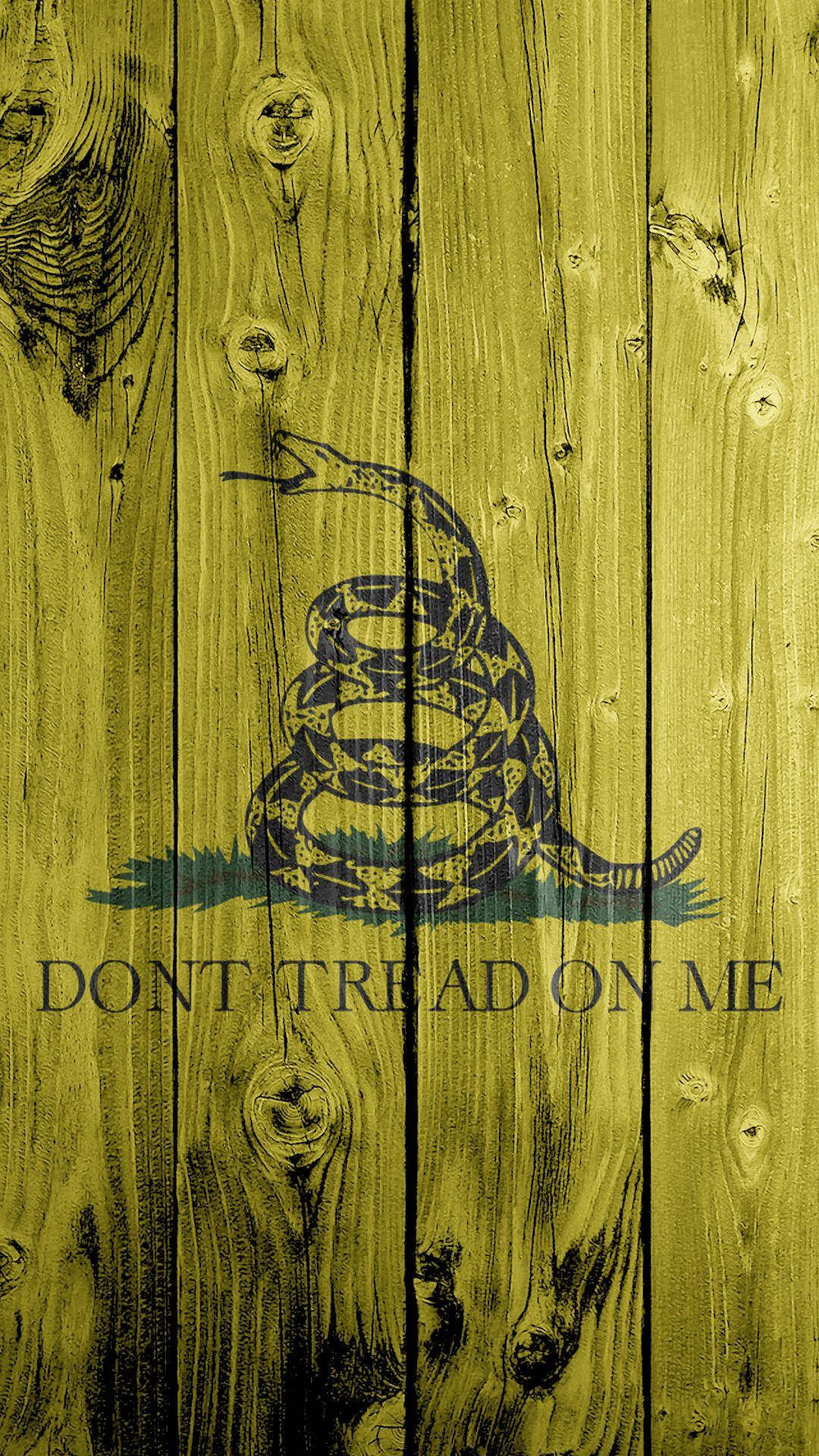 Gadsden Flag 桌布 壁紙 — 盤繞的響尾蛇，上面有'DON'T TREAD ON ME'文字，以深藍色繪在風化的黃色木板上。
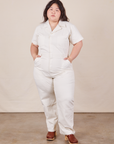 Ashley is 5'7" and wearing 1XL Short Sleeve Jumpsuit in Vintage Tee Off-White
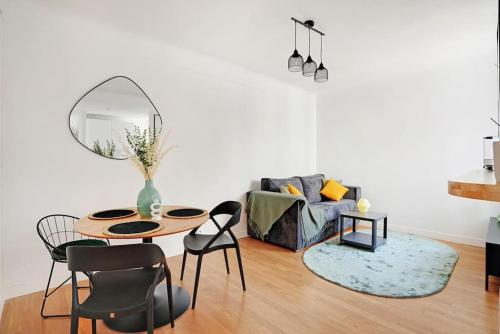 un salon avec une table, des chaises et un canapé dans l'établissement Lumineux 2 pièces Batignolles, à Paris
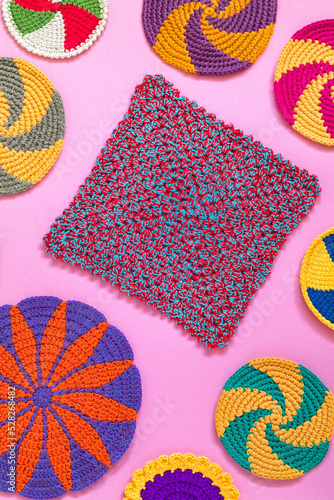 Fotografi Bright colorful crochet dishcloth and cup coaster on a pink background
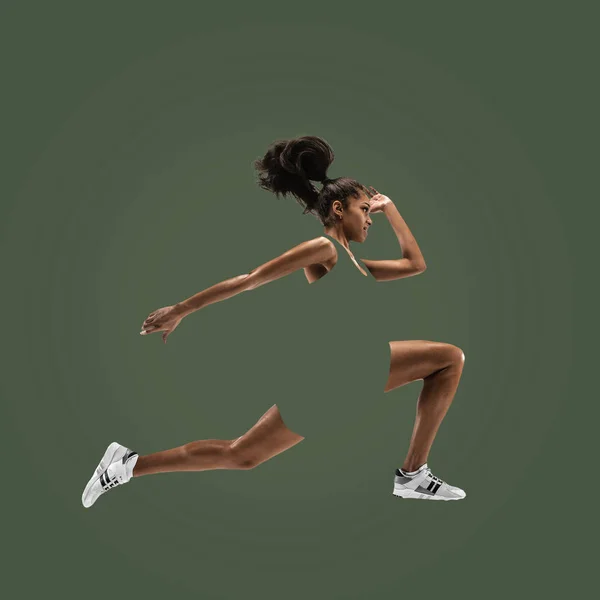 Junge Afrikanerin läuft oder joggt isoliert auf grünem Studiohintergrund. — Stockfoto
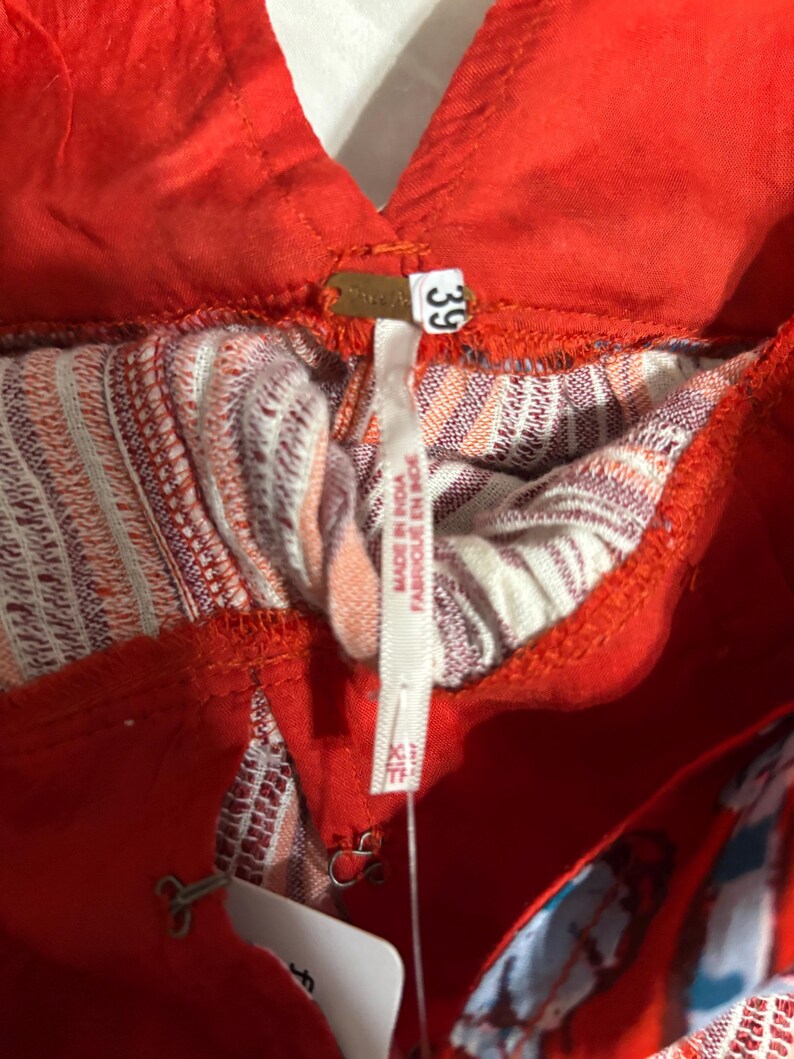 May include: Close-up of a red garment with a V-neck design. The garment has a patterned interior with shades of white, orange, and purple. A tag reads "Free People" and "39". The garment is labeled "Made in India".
_ _ _ _ _
**Brief**
Please reproduce each of the records above word for word, leaving the pictures out.

**Your response**
 Gadsden Flag 桌布 壁紙 — 盤繞的響尾蛇，上面有'DON'T TREAD ON ME'文字，以深藍色繪在風化的黃色木板上。
 Ashley is 5'7" and wearing 1XL Short Sleeve Jumpsuit in Vintage Tee Off-White
 un salon avec une table, des chaises et un canapé dans l'établissement Lumineux 2 pièces Batignolles, à Paris
 Fotografi Bright colorful crochet dishcloth and cup coaster on a pink background
 Junge Afrikanerin läuft oder joggt isoliert auf grünem Studiohintergrund. — Stockfoto
 May include: Close-up of a red garment with a V-neck design. The garment has a patterned interior with shades of white, orange, and purple. A tag reads "Free People" and "39". The garment is labeled "Made in India".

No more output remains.